* _STATED TASK A_
Locate every line of the records below that contains the word "nearer", and copy each of those lines.

* _EXCERPT PROVIDED_
————

On October 24, 2017, "Meant to Be" was released as the second single from the EP with a music video premiere one the day before and has accumulated a total of 941 million views as of October 16, 2020. The song debuted at number one on the Hot Country Songs chart, becoming Rexha's first number one on the chart and the longest-running number-one single in the chart's history. It also peaked at number two on the Billboard Hot 100, making it Rexha's highest-charting single on the chart.

==Track listing==
Credits taken from Qobuz and ASCAP.

Notes
- signifies an additional vocal producer

Sample credits
- "The Way I Are (Dance with Somebody)" contains an interpolation of "I Wanna Dance with Somebody (Who Loves Me)", written by George Merrill and Shannon Rubicam, performed by Whitney Houston.

All Your Fault: Pt. 2
| No. | Title | Writer(s) | Producer(s) | Length |
|---|---|---|---|---|
| 1. | "That's It" (featuring Gucci Mane and 2 Chainz) | Bleta Rexha; Tauheed Epps; Radric Davis; Theron Thomas; Shane Lindstrom; Kevin Gomringer; Tim Gomringer; | Murda Beatz; Cubeatz; | 3:27 |
| 2. | "I Got Time" | Rexha; Thomas; | Stargate | 3:50 |
| 3. | "The Way I Are (Dance with Somebody)" (featuring Lil Wayne) | Rexha; Dwayne Carter; Clarence Coffee Jr.; Jacob Kasher; Joel Little; Jonas Jeberg; Shannon Rubicam; George Merrill; | Little; Jeberg; | 3:07 |
| 4. | "(Not) The One" | Rexha; Jesper Borgen; Sara Hjellström; Jason Gill; | Gill | 3:01 |
| 5. | "Comfortable" (featuring Kranium) | Rexha; Andrew Wotman; Ali Tamposi; Kranium; | Frank Dukes | 3:24 |
| 6. | "Meant to Be" (featuring Florida Georgia Line) | Rexha; Tyler Hubbard; David Garcia; Josh Miller; | Willshire; Joey Moi^{[a]}; | 2:43 |
| Total length: |  |  |  | 19:32 |

==Personnel==
Credits adapted from the liner notes of All Your Fault: Pt. 2.

Performers and musicians

- Bebe Rexha – lead vocals, background vocals
- 2 Chainz – featured artist (1)
- Florida Georgia Line – featured artists (6), background vocals (6)
- Kranium – featured artist (5)
- Gucci Mane – featured artist (1)
- Lil Wayne – featured artist (3)
- David Garcia – drums (6), keys (6), guitars (6)
- Jason Gill – bass (4), all instruments (4)
- Andrew Watt – additional vocals (5)

————

* _STATED TASK B_
Revise the album text above from "- Florida Georgia" up to and including "all instruments (4)" by replacing "drums" with "percussion", and give that part again.

Records in a dataset
————

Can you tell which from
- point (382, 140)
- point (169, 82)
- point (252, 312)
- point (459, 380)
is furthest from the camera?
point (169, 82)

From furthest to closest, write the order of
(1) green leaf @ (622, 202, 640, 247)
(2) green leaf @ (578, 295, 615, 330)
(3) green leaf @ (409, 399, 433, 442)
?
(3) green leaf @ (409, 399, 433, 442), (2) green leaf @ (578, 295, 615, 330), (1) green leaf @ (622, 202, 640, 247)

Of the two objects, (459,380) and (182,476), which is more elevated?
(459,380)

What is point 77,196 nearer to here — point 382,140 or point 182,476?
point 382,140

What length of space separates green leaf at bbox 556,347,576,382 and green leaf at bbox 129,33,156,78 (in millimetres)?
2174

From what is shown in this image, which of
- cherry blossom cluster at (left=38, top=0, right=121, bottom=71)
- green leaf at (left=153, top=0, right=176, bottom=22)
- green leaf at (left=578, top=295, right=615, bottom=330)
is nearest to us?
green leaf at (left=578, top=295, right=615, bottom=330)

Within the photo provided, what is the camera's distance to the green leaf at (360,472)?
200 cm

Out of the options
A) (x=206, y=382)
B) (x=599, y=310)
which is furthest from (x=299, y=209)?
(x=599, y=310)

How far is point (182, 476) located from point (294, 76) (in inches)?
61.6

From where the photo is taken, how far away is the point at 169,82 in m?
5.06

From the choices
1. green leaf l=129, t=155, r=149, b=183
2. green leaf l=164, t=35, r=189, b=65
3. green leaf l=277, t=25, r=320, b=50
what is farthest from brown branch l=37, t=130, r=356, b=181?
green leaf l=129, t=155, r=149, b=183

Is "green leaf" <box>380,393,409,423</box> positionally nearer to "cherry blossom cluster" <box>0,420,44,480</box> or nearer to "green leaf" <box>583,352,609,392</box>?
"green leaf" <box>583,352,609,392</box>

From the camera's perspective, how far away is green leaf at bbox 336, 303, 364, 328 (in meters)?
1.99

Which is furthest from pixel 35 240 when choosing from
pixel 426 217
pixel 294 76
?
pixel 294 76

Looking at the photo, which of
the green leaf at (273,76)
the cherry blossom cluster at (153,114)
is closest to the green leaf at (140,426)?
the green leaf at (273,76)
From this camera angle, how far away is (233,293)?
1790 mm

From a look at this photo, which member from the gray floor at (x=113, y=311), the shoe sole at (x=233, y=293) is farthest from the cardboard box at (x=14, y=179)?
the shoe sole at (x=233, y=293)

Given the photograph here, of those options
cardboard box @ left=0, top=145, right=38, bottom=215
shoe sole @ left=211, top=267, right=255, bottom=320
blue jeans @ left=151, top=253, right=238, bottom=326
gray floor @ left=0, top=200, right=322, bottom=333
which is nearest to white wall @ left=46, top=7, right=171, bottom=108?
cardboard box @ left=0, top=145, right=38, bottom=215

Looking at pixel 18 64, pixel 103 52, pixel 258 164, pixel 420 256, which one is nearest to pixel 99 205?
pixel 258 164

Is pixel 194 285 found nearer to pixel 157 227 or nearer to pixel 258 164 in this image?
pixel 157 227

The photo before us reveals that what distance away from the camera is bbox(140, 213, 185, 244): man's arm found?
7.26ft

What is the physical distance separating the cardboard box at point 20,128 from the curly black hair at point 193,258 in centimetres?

————

* _EXERCISE OUTPUT A_
What is point 77,196 nearer to here — point 382,140 or point 182,476?
Is "green leaf" <box>380,393,409,423</box> positionally nearer to "cherry blossom cluster" <box>0,420,44,480</box> or nearer to "green leaf" <box>583,352,609,392</box>?
Is pixel 194 285 found nearer to pixel 157 227 or nearer to pixel 258 164 in this image?

* _EXERCISE OUTPUT B_
- Florida Georgia Line – featured artists (6), background vocals (6)
- Kranium – featured artist (5)
- Gucci Mane – featured artist (1)
- Lil Wayne – featured artist (3)
- David Garcia – percussion (6), keys (6), guitars (6)
- Jason Gill – bass (4), all instruments (4)